Esses, os amigos, resgatam verdadeiramente. A Capital afunda!
A ética dos jornalistas e a
democracia
(publicada em 12 de Janeiro de
2006)
Anda uma pessoa a ensinar aos
alunos que qualquer trabalho de investigação, de cariz académico, deve
respeitar as suas fontes de forma ética e depois dá com isto: um tribunal condena um jornalista de investigação
a 11 meses de prisão por se recusar a revelar uma das suas fontes (só porque a
investigação respeita a drogas e os responsáveis policiais nada investigaram).
A ética, na investigação, manda
aceitar um informante (prefiro esta expressão ao invés de informador que me
lembra os esbirros bufos da Pide, no tempo do fascismo) com respeito sobre a
salvaguarda da sua identidade, da ressalva da sua idoneidade social, com a
confidencialidade relativa às suas informações e narrativas, e com o anonimato
de protecção que se lhe reconhece. Só isso permite a um informante, em
contrapartida, aceitar ser um sujeito pertinente em qualquer investigação, que
sem ele não se fará.
Pelos vistos o tribunal nada
entende disto e apenas olha o lado jurídico do problema. A partir daqui não há
qualquer investigação que este jornalista possa fazer, sujeito a qualquer
denúncia das do tipo que enviavam inocentes e cidadãos responsáveis para os
calabouços da polícia fascista do estado novo. Talvez se pudesse propor uma
cadeira de ética de investigação para os nossos futuros juízes. Os que oficiam,
esses, poderiam fazer um curso de reciclagem, com os nossos jovens alunos que
sabem muito do dever de respeitar as suas fontes.

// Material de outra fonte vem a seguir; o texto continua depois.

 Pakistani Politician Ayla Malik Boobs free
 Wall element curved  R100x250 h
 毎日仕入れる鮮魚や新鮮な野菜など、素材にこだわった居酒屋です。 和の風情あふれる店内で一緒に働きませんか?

Mas o que se disse atrás --
lembrando o caso do jornalista do Expresso
Manso Preto, que viria mais tarde a ser
absolvido -- seria apenas uma história
passada se o mesmo não se tivesse a passar de novo. Desta vez perante os nossos
olhos de algarvios embevecidos com a Capital da Cultura. É que a jornalista do Diário de Notícias no Algarve, Paula
Martinheira, foi constituída arguida de um processo por desobediência ao
tribunal, após se ter recusado a revelar as fontes de informação de uma notícia
publicada em Abril de 2003.
No barlavento, de 5 de
Janeiro, Elisabete Rodrigues apela ao “Direito de saber”, um direito de
informação de que todos os cidadãos usufruem de acordo com a Constituição. E
esse direito de saber é quase sempre edificado e suportado pelas informações
anónimas, graciosas e responsáveis de muitas fontes confidenciais, que o
jornalista tem o dever de respeitar no seu processo de construção da notícia.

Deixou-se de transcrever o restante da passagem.